The Committee for a Responsible Federal Budget estimated this week that President Trump has now signed legislation that will add a total of $4.7 trillion to the national debt between 2017 and 2029. Tax cuts and spending increases account for similar portions of the projected increase, though if the individual tax cuts in the 2017 Republican overhaul are extended beyond their current expiration date at the end of 2025, they would add another $1 trillion in debt through 2029.
Are interest rates destined to move higher, increasing the cost of private and public debt? While many experts believe that higher rates are all but inevitable, historian Paul Schmelzing argues that today’s low-interest environment is consistent with a long-term trend stretching back 600 years.
The chart “shows a clear historical downtrend, with rates falling about 1% every 60 years to near zero today,” says Bloomberg’s Aaron Brown. “Rates do tend to revert to a mean, but that mean seems to be declining.”
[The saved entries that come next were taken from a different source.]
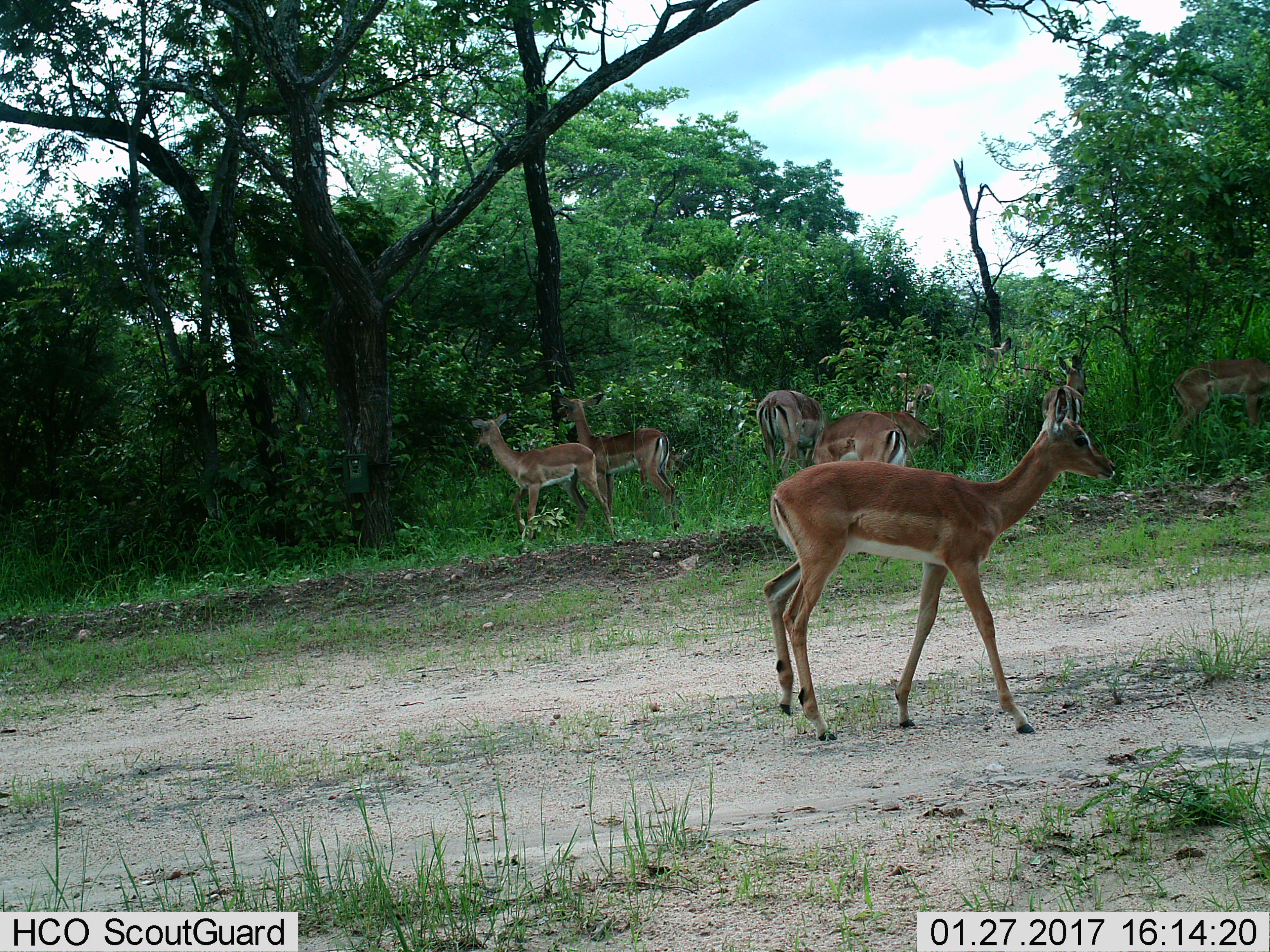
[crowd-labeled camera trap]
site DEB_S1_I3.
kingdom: Animalia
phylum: Chordata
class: Mammalia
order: Artiodactyla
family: Bovidae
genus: Aepyceros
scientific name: Aepyceros melampus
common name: impala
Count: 9.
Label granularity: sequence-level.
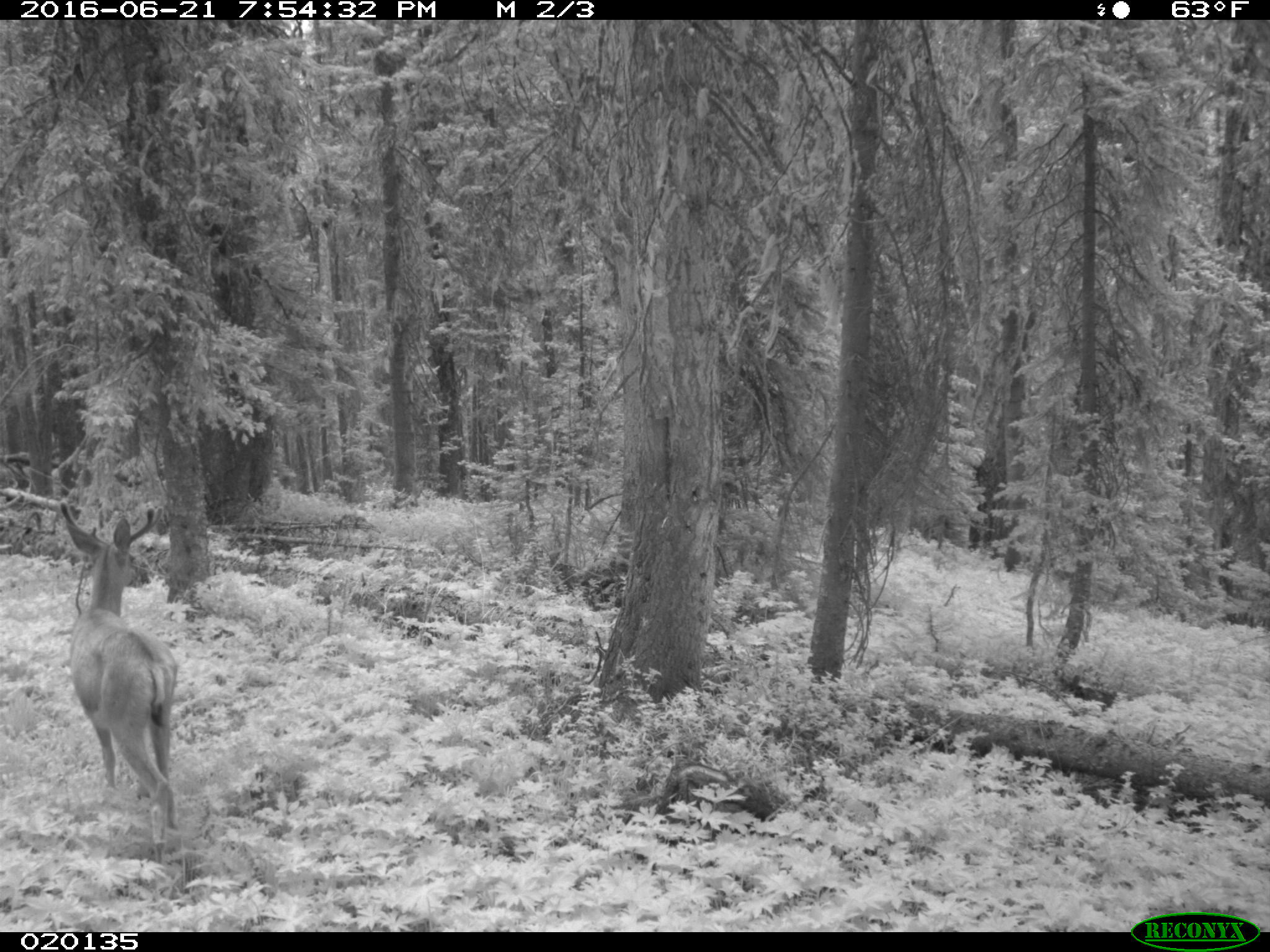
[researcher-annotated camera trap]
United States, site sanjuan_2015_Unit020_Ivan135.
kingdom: Animalia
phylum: Chordata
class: Mammalia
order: Artiodactyla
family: Cervidae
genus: Odocoileus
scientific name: Odocoileus hemionus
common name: mule deer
Odocoileus hemionus (mule deer).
Lawmakers are considering three separate bills that are intended to reduce the cost of prescription drugs. Here’s an overview of the proposals, from a series of charts produced by the Kaiser Family Foundation this week. An interesting detail highlighted in another chart: 88% of voters – including 92% of Democrats and 85% of Republicans – want to give the government the power to negotiate prices with drug companies.